BOOM is a unified, Physical Register File (PRF) design. The register files hold both the committed and speculative state. Additionally, there are two register files: one for integer and one for floating point register values. The Rename Map Tables track which physical register corresponds to which ISA register.

BOOM uses the Berkeley hardfloat floating point units which use an internal 65-bit operand format (https://github.com/ucb-bar/berkeley-hardfloat). Therefore, all physical floating point registers are 65-bits.

Register Read

The register file statically provisions all of the register read ports required to satisfy all issued instructions. For example, if issue port #0 corresponds to an integer ALU and issue port #1 corresponds to memory unit, then the first two register read ports will statically serve the ALU and the next two register read ports will service the memory unit for four total read ports.

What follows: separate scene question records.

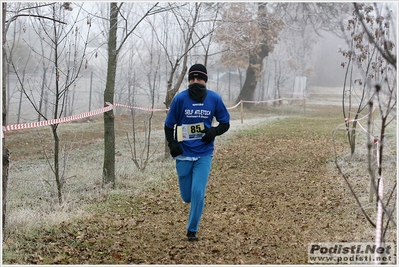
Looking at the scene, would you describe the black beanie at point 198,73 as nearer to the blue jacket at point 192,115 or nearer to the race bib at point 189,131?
the blue jacket at point 192,115

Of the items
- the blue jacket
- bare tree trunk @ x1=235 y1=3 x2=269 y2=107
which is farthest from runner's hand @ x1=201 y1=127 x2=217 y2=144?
bare tree trunk @ x1=235 y1=3 x2=269 y2=107

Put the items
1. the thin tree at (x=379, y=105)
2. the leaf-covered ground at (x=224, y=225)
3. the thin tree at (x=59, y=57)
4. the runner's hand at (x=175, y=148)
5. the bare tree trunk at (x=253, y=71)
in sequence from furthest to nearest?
the bare tree trunk at (x=253, y=71) < the thin tree at (x=59, y=57) < the runner's hand at (x=175, y=148) < the leaf-covered ground at (x=224, y=225) < the thin tree at (x=379, y=105)

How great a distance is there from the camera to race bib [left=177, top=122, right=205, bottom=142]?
5.80 m

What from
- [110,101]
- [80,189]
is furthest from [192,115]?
[80,189]

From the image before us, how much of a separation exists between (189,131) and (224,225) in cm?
160

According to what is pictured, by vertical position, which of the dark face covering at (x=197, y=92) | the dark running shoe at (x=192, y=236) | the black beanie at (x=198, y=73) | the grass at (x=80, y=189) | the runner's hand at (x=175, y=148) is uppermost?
the black beanie at (x=198, y=73)

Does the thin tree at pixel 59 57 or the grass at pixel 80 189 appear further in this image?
the thin tree at pixel 59 57

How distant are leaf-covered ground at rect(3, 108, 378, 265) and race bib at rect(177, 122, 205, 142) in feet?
4.08

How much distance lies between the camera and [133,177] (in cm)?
975

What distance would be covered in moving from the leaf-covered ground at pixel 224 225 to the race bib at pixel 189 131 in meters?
1.24

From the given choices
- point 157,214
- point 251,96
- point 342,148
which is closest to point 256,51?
point 251,96

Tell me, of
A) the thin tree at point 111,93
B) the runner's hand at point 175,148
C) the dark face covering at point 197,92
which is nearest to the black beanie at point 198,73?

Dynamic Read Port Scheduling

Future designs can improve area-efficiency by provisioning fewer register read ports and using dynamically scheduling to arbitrate for them. This is particularly helpful as most instructions need only one operand. However, it does add extra complexity to the design, which is often manifested as extra pipeline stages to arbitrate and detect structural hazards. It also requires the ability to kill issued Micro-Ops (UOPs)<Micro-Op (UOP) and re-issue them from the Issue Queue on a later cycle.

Bypass Network

ALU operations can be issued back-to-back by having the write-back values forwarded through the Bypass Network. Bypassing occurs at the end of the Register Read stage.